Students from schools across Minnesota have been tracking the expedition's route since it left Hercules Inlet at the Ronne Ice Shelf in Antarctica Nov. 9.

Beyond providing a lesson in geography, the team of female explorers are also serving as role models.

"I think it's really exciting and important. Women don't get to do a lot of things yet," said Caitlin Ward, 9, a student at the EXPO Magnet School in St. Paul.

Paula Lyn Brust, a teacher coordinating study of the expedition at EXPO, said students have been studying the continent of Antarctica and keeping tabs on the women's progress. Ms. Burst said the study of Ms. Bancroft, Ms. Giller, Ms. Dal Vera, and Ms. Sorby has another benefit.

"[They] see that women are involved in science and women are '' explorers," Ms. Burst said. "It shows both boys and girls that if you have a dream, you can follow it and achieve it and push your limits. It's an excellent message to kids."

The team has been averaging just under 15 miles a day lately, compared with six to eight miles a day at the beginning of the journey, said Carol North, the expedition's director.
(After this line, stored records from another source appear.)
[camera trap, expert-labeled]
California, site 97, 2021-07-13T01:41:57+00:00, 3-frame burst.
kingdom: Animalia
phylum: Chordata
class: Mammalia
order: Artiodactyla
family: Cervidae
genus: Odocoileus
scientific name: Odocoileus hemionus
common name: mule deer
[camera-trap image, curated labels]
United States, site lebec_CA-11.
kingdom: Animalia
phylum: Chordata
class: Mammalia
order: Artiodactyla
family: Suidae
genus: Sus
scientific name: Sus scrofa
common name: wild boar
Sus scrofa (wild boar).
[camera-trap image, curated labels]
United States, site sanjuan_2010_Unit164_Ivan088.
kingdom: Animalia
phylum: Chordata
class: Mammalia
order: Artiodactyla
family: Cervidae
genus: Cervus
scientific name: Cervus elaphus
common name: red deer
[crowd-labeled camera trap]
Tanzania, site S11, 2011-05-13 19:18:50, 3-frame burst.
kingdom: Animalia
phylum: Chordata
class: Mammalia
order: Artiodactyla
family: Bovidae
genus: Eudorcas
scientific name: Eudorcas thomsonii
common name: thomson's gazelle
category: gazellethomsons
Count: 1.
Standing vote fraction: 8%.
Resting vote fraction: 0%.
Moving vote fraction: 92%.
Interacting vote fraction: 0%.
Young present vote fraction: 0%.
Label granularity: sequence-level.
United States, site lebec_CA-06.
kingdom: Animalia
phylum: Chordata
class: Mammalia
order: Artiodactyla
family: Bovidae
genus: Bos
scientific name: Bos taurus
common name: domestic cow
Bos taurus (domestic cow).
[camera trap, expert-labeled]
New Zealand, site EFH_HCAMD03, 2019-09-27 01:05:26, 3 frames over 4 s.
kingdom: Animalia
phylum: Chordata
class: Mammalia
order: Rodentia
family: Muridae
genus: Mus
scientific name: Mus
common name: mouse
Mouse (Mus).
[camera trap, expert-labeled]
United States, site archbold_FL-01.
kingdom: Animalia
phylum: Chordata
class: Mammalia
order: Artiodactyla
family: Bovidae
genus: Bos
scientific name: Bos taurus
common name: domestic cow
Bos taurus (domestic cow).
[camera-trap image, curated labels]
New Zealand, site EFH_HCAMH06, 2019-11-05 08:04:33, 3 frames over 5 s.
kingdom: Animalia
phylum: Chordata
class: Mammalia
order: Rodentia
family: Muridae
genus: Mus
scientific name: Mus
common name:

The team was plagued with minor obstacles throughout the trip, including frostbite on their legs, Ms. North said. Ms. Sorby, the only one who didn't get frostbitten, had a chest cold and a sprained ankle. Ms. Dal Vera had some pain from tendinitis in her ankle.

"They are an incredibly upbeat group," Ms. North said. "They have a lot of sense of humor."

A typical day has the group up by 6 a.m. melting ice for coffee and breakfast. Hardened toothpaste tubes are held against their bodies to melt. After a few hours of skiing, usually into head winds, the women stop for a snack of nuts, cheese or chocolate. More skiing is followed by lunch and by more skiing and finally about 6 p.m., the group stops for the day. Dinner has to be high in carbohydrates -- pasta, rice, beans -- to provide the women with enough energy for the next day's trek.

Some of the difficulties the women have faced have been the monotony of looking at a bland landscape, trekking over frozen ice waves and pulling sleds with as much as 200 pounds of equipment and supplies -- and the climb uphill toward the pole.

The team radios a contact in Punta Arenas, Chile, every three days and has even had a couple of unexpected visitors drop in along the way: a pilot dropped a bag of cookies and another delivered a batch of letters and packages.

Ms. North said the expedition members will spend at least a night at the South Pole. She wasn't sure if they would be able to sleep inside.

VJ "The hardest part of their leg [of the trip] is over," Ms. North said.